With so much money potentially being wasted, brands are increasingly asking for concrete evidence from agencies over the impact campaigns have on business growth. A survey of global marketers by the World Federation of Advertisers (WFA) found 43% are shifting away from CPM (cost per impression) as their key metric in favour of demanding real business outcomes.
However, attribution – the traditional method of allocating earnings from a sale to the various marketing touchpoints – is becoming an increasingly complex process. The number of channels between brands and consumers, both online and offline, has exploded in a few short years, making accurately identifying the triggers within the marketing chain very difficult.
That said, new technologies are emerging that will allow agencies to take a more integrated and business results-driven approach to measuring marketing effectiveness. I believe this has the potential to address many of the concerns brands have over transparency and make agencies more relevant than ever.
Aim for Total Attribution
With the consumer journey becoming increasingly complex, a truly holistic approach to attribution is required to consider all marketing and non-marketing influences. This doesn’t just involve offline and online media, it also needs to look at the role of other marketing activities, such as pricing, promotions, and competitor strategies, along with external factors like the weather and the economy. We call this approach Total Attribution.
Most agencies will already be using digital attribution – analysing the electronic trail users leave when online (often called online journeys). Through this, marketers can regularly trace the touchpoints consumers have visited before a purchase and measure these across millions of journeys.
The problem with this approach is that it only looks at the online touchpoints and, for many brands a large number of sales will be made offline. Digital attribution alone fails to account for the effectiveness of offline media in driving people to purchase. For example, it’s not unusual to see paid search conversion rates significantly increase during and after a major TV campaign.
Total attribution fuses digital attribution with marketing mix modelling in a way that gives a holistic measurement of both offline and online channels; including paid, owned and earned media.
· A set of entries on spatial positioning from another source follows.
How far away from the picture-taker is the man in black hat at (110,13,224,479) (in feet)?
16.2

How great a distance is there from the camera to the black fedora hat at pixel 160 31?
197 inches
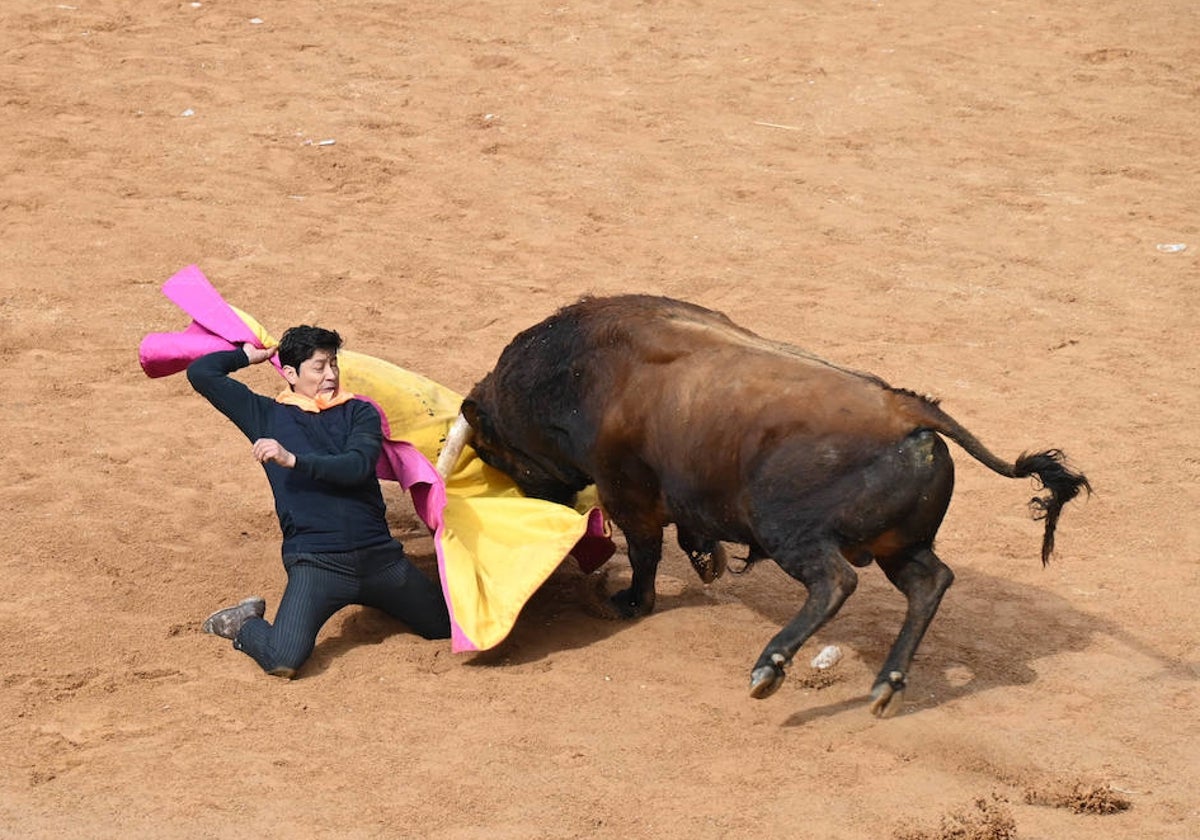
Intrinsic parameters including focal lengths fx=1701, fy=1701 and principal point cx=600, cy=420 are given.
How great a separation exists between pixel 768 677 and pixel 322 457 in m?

It allows us to drill down to very granular levels and identify how digital channels interact to drive sales and how much should be spent on each placement and keyword across a portfolio of brands and markets.
Ultimately, marketers are the ones that stand to benefit the most from this holistic approach, so what questions should they be asking their agencies to ensure they are getting a similar service?
What’s in it for the brand?
First, marketers should have a clear sense of what business outcomes they want to generate from their digital campaigns and ask the agency to demonstrate how they will deliver on this. The focus of agency reviews needs to shift from looking at whether an agency can buy media at the lowest possible cost to how the investments they have recommended drove sustainable business growth instead.
The brand and agency should work closely to agree a system that clearly and effectively measures business performance throughout the lifecycle of the campaign. If the agency is too focused on digital attribution, marketers might need to introduce an external partner or tool into the mix to ensure they’re getting the holistic approach they need.
And, with consumer behavioural patterns evolving so quickly, marketers should be continuously reviewing the system and asking the agency to show how live data generated by holistic attribution techniques is being used to optimise current and future investment strategy.
By taking this more proactive approach, brands can force greater transparency in the marketing chain and ensure they are getting return on investment. Ultimately, agencies and their technology partners are not here to increase impressions, clicks, views or likes. The only metric that really matters is driving tangible growth for the brand. That’s why it’s time for agencies to embrace holistic attribution as the future of marketing effectiveness and prove their value once and for all.